The Blue Grays had players from Elizabethton, Johnson City, Kingsport, Bristol, Greeneville and other areas in surrounding states.

The Cedar Grove Foundation, along with other volunteers, supporters and Blue Grays family members had been working for 15 years researching the history of the team and then for 12 years working to gain a historic designation for the field, Augustus said.

The field is behind the Elizabethton City Schools administration building; the historic designation extends only to the area where the ball field used to be.

Augustus pointed out the field had historic significance to the Cedar Grove community beyond being the Blue Grays’ home field.

Before the property was cleared for the ball field, it was covered in cedar trees, which is where the community got its name. The area was also the meeting place for the fraternal order of the Knights of Pythias, Augustus said.

“Most people are used to the community being called the ‘Douglas Community,’ but that’s not the original name,” Augustus said. “The fraternal order of the Knights of Pythias originally held meetings in the 1800s on the Blue Grays baseball field when it along with entire community was completely covered with large cedar trees, hence the name ‘Cedar Grove Community.’ ”

The Knights of Pythias established themselves and started to meet on the field that would become the home of the Blue Grays. The community was named by both enslaved and freemen, along with enlisted United States Colored Troop soldiers from the Civil War, Augustus added.

The Colored Troop soldiers were denied membership to the white Knights of Pythias, so they established and incorporated their own to “offer a mission of friendship, charity and benevolence to the community and their Civil War soldiers.” They would later build a small building on South Lynn Avenue to host meetings, Augustus said.

The field is now used by families in the community and local ball teams, which mirrors the use of the field by the community as far back as the 1800s, Augustus said.

“Even as far back as the 1800s, the field has always served as a meeting place for the community,” Augustus said. “It was always common for picnics and baseball games to be held there as a way for the community to socialize, especially after church.”

Augustus asked the dedication for the field be held to coincide with the installation of the state historic marker. The state historic commission meets again in June and September, and she plans to have the application ready for them then.

The city is in the process of planting trees on the field to take it back to what it looked like when cedar trees filled the area, Director of Planning Jon Hartman said. In addition to the historic sign, a possible informational kiosk could be added to the site.
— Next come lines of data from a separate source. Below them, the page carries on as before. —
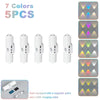 Seven colored LED night lights in five pieces with magnetic patches and USB charging cables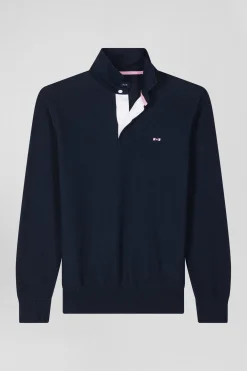 Regular navy blue cotton jumper with N°10 embroidery and rugby shirt collar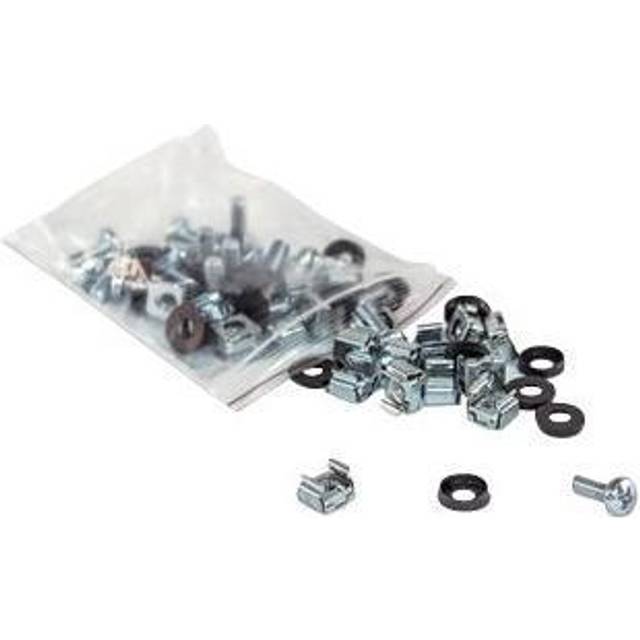 Intellinet Cage Nut Set (20 Pack), M6 Nuts, Bolts and Washers, Suitable for Network Cabinets/Server Racks, Plastic Storage Jar, Lifetime Warranty
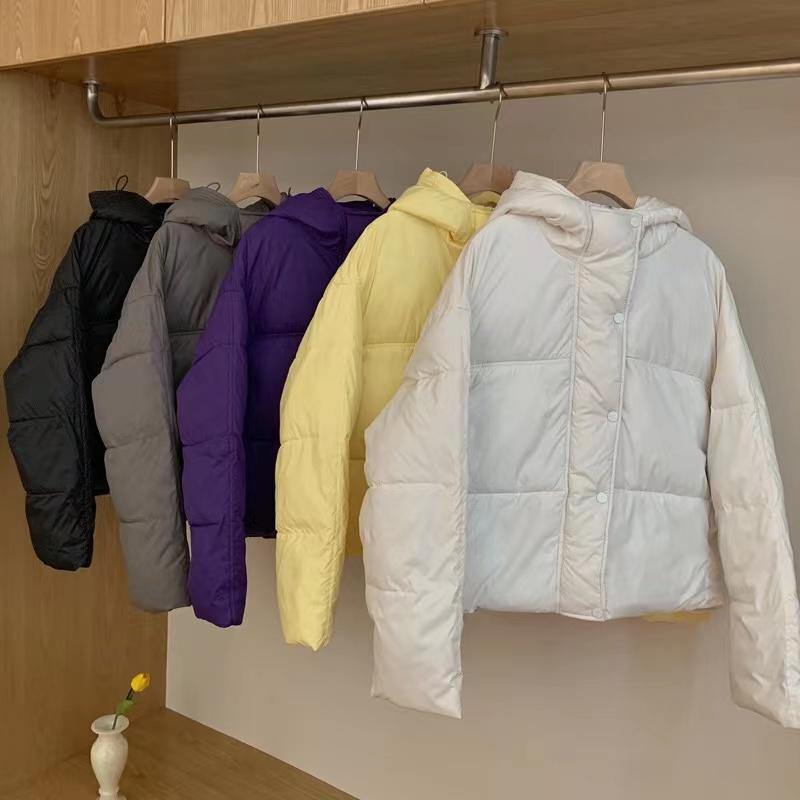 Winter Mode Lose Frauen Kurze Brot Mantel mit Blume Kapuze Warme Verdicken Jacke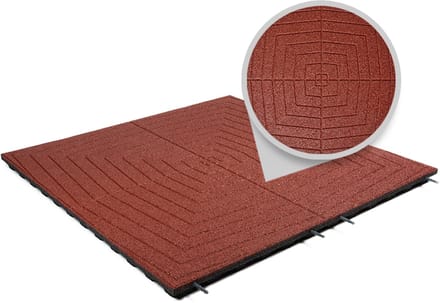Rubbermagazijn - Rubberen tegels - Rood design - Per 1 m² - Dikte 4,8cm - 100x100cm - Speelplaatstegel
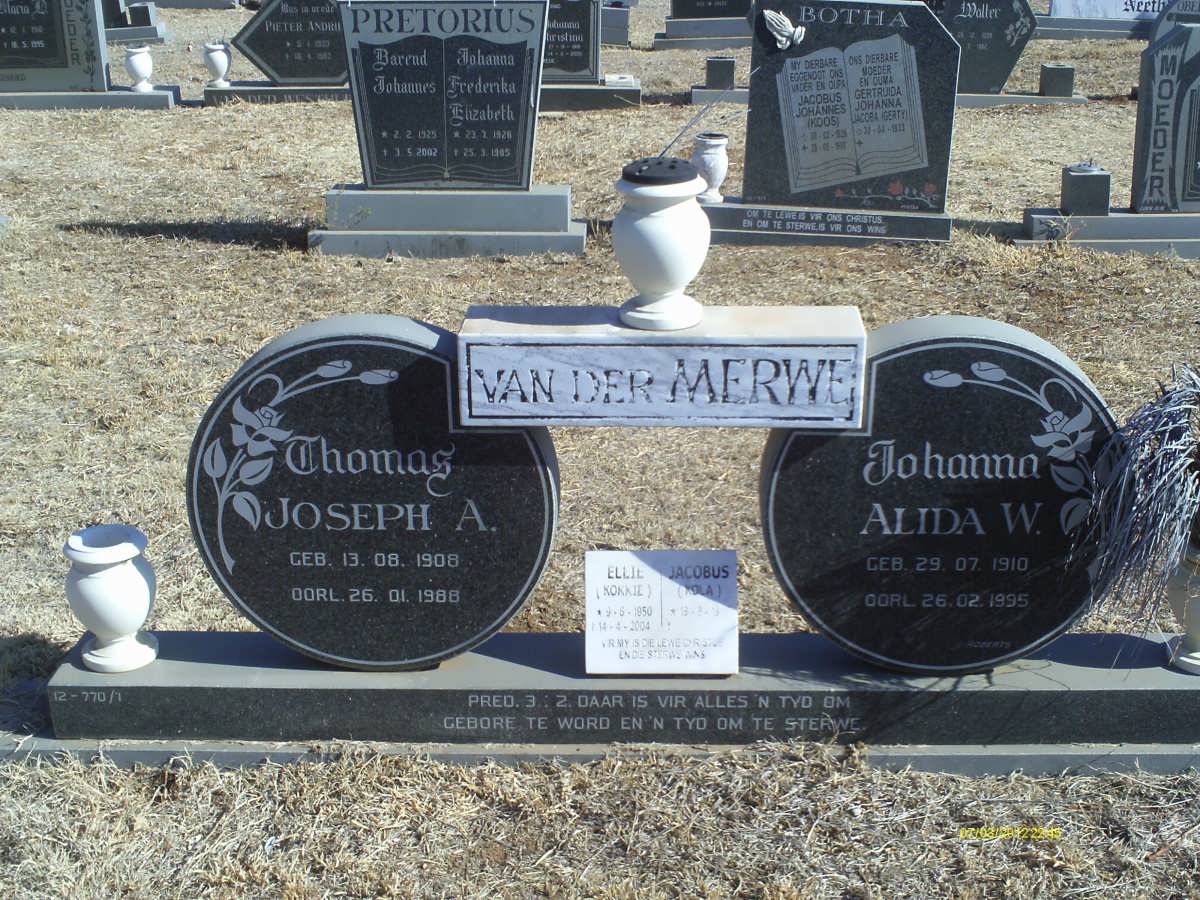 MERWE Thomas Joseph A., van der 1908-1988 &amp; Johanna Alida W. 1910-1995 :: VAN DER MERWE Jacobus ?- &amp; Ellie 1950-2004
The commission also discussed developing incentives to property owners for being a part of the historic district. Chairwoman Sarah Baker asked other commissioners to brainstorm ideas that they could discuss at a later date.

“We have learned that homeowners want an incentive to be a part of the historic district,” Baker said. “I want people to know there is a historic district here and that we do care and that we want to address issues that happen in the historic district. I am asking that we take steps to start the basic planning for this.”